__Available records__.
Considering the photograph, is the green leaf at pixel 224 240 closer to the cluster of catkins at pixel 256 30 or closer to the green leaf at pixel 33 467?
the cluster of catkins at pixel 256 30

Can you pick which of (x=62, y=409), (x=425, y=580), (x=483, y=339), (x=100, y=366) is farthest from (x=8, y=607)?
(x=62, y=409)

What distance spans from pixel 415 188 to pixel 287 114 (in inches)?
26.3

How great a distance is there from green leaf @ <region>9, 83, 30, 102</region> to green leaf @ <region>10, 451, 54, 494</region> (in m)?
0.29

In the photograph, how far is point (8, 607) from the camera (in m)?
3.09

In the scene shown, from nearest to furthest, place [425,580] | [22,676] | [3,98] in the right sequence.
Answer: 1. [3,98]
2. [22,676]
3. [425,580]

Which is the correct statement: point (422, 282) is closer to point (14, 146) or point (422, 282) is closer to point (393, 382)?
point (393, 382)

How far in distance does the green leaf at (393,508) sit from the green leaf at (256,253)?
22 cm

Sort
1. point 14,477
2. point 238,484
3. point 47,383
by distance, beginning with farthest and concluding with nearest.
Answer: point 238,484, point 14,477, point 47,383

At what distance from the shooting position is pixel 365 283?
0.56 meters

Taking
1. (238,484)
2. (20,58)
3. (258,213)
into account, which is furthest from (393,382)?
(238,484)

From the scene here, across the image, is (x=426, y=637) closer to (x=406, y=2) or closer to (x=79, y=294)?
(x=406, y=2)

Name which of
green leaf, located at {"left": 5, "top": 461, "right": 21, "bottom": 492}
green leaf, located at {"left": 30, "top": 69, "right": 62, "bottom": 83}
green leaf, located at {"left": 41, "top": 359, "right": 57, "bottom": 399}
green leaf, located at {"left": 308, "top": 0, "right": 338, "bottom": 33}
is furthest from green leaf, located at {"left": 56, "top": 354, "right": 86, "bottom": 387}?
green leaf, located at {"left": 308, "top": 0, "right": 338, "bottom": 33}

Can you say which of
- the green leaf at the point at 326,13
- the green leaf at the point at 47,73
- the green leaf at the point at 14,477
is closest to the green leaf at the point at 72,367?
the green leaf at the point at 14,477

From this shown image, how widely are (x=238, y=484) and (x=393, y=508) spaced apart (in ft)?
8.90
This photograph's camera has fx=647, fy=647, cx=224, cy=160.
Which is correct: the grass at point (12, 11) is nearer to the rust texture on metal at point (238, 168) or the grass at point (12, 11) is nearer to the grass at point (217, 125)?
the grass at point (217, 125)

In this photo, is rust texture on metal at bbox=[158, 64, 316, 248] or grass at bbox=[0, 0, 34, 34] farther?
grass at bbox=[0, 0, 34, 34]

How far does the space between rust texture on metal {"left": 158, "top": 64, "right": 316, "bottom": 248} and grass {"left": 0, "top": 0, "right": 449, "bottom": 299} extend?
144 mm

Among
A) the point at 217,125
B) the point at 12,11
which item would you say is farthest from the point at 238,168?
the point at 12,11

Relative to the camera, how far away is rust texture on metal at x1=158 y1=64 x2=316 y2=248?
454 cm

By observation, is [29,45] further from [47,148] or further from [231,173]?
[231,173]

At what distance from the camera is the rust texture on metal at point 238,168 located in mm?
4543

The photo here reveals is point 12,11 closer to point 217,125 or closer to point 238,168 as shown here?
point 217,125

__Brief__. Copy out every one of the records above word for word, leaving nothing changed or left out.

__Solution below__.
Considering the photograph, is the green leaf at pixel 224 240 closer to the cluster of catkins at pixel 256 30 or closer to the green leaf at pixel 33 467?
the cluster of catkins at pixel 256 30

Can you pick which of (x=62, y=409), (x=425, y=580), (x=483, y=339), (x=100, y=366) is farthest from (x=8, y=607)?
(x=62, y=409)

What distance spans from pixel 415 188 to pixel 287 114 (in inches)?
26.3

How great a distance is there from green leaf @ <region>9, 83, 30, 102</region> to green leaf @ <region>10, 451, 54, 494</region> (in m)?
0.29

In the photograph, how far is point (8, 607) from the camera (in m)?
3.09

In the scene shown, from nearest to furthest, place [425,580] | [22,676] | [3,98] in the right sequence.
Answer: 1. [3,98]
2. [22,676]
3. [425,580]

Which is the correct statement: point (422, 282) is closer to point (14, 146) or point (422, 282) is closer to point (393, 382)?
point (393, 382)

How far in distance does the green leaf at (393,508) sit from the green leaf at (256,253)?
22 cm

Sort
1. point 14,477
2. point 238,484
3. point 47,383
by distance, beginning with farthest and concluding with nearest.
Answer: point 238,484, point 14,477, point 47,383

At what distance from the shooting position is pixel 365 283?
0.56 meters

Taking
1. (238,484)
2. (20,58)
3. (258,213)
into account, which is furthest from (393,382)?
(238,484)

From the scene here, across the image, is (x=426, y=637) closer to (x=406, y=2) or closer to (x=79, y=294)?
(x=406, y=2)

Name which of
green leaf, located at {"left": 5, "top": 461, "right": 21, "bottom": 492}
green leaf, located at {"left": 30, "top": 69, "right": 62, "bottom": 83}
green leaf, located at {"left": 41, "top": 359, "right": 57, "bottom": 399}
green leaf, located at {"left": 308, "top": 0, "right": 338, "bottom": 33}
is furthest from green leaf, located at {"left": 56, "top": 354, "right": 86, "bottom": 387}?
green leaf, located at {"left": 308, "top": 0, "right": 338, "bottom": 33}

Can you say which of
- the green leaf at the point at 326,13
- the green leaf at the point at 47,73
- the green leaf at the point at 14,477
is closest to the green leaf at the point at 72,367?
the green leaf at the point at 14,477

From this shown image, how widely are (x=238, y=484) and (x=393, y=508) spaced apart (in ft)?
8.90
This photograph's camera has fx=647, fy=647, cx=224, cy=160.
Which is correct: the grass at point (12, 11) is nearer to the rust texture on metal at point (238, 168) or the grass at point (12, 11) is nearer to the grass at point (217, 125)?
the grass at point (217, 125)

In this photo, is rust texture on metal at bbox=[158, 64, 316, 248] or grass at bbox=[0, 0, 34, 34] farther?
grass at bbox=[0, 0, 34, 34]

How far does the space between rust texture on metal {"left": 158, "top": 64, "right": 316, "bottom": 248} and grass {"left": 0, "top": 0, "right": 449, "bottom": 299} extend?
144 mm

Among
A) the point at 217,125
B) the point at 12,11
which item would you say is farthest from the point at 238,168?
the point at 12,11

Relative to the camera, how far away is rust texture on metal at x1=158 y1=64 x2=316 y2=248?
454 cm

By observation, is [29,45] further from [47,148] or further from [231,173]?
[231,173]

At what distance from the camera is the rust texture on metal at point 238,168 located in mm?
4543

The photo here reveals is point 12,11 closer to point 217,125 or closer to point 238,168 as shown here?
point 217,125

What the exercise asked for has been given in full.